▸ 文書セクション
'''

【ムムム】
http://www.amazon.co.jp/exec/obidos/ASIN/4568505070
最近思うのは、われわれビジネスパーソンには、ビジュアルの勉強が足りないんじゃないか、ということ。
動画、写真、イラスト、デザインもそうですし、ファッションもそう。
消費者が感性で買う時代に、ビジュアルを学ばないのは問題だとすら思っています。
そこで手に取ったのが、人気イラストレーターにして装丁家、アートディレクター、寄藤文平氏による『絵と言葉の一研究』。
冒頭からぐいぐい引き込まれて、あっという間に読んでしまいました。
寄藤文平氏と言えば、30万部を超えた『海馬』で装丁家デビューして以来、『ウンココロ』、『年収200万円からの貯金生活宣言』など、ヒットを連発してきた人物。
フリーペーパー「R25」の表紙や、「大人たばこ養成講座」などでご存じの方もいらっしゃるかもしれません。
本書は、そんな寄藤文平氏の頭のなかを、絵と言葉を使って解説した、じつに学びの多い一冊。
「絵を使ってインフォメーションを作る」という画期的な手法を、氏がどう実践してきたか、作品を通じて学べる、興味深い内容です。
なかでも勉強になったのは、「夏休みが明けると彼女は別人だった。」という言葉に違うイラストをあてていくとどうなるか、『千利休 無言の前衛』にどんな装丁をあてるべきか、考察した部分。
考え方ひとつで次々と変わっていくビジュアルの印象の違いに、「装丁家はここまで考えているのか」と深い感銘を受けました。
以前、ある編集者が「寄藤さんの戦略思考はすごい」と絶賛していましたが、まさにそれが文章から伝わってきます。
イラスト入りでご紹介できないのが本当に残念ですが、さっそく気になった言葉をピックアップしていきましょう。

'''

▸ 目的 A
上の書評のうち、「冒頭からぐいぐい引き込まれて、あっという間に読んでしまいました。」を含む語句で始まり「した、じつに学びの多い一冊。」で終わる部分を、一字一句変えずに返してください。
▸ 目的 B
上の書評によると、寄藤文平氏が装丁家としてデビューしたのはどの本ですか。

▸ データ内容
'''

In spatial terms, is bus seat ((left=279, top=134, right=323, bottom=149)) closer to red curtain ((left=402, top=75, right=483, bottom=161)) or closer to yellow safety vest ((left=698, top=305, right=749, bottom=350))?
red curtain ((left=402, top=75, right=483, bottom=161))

'''

▸ 記述回答 A
冒頭からぐいぐい引き込まれて、あっという間に読んでしまいました。
寄藤文平氏と言えば、30万部を超えた『海馬』で装丁家デビューして以来、『ウンココロ』、『年収200万円からの貯金生活宣言』など、ヒットを連発してきた人物。
フリーペーパー「R25」の表紙や、「大人たばこ養成講座」などでご存じの方もいらっしゃるかもしれません。
本書は、そんな寄藤文平氏の頭のなかを、絵と言葉を使って解説した、じつに学びの多い一冊。

▸ 記述回答 B
30万部を超えた『海馬』です。